(Part of a data file)

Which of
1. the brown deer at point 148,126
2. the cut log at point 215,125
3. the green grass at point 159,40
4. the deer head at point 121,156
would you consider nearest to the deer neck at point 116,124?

## STATED EXERCISE
Please update the entries by replacing every "point" with "location" and leaving all other text unchanged.

## EXERCISE RESULT
Which of
1. the brown deer at location 148,126
2. the cut log at location 215,125
3. the green grass at location 159,40
4. the deer head at location 121,156
would you consider nearest to the deer neck at location 116,124?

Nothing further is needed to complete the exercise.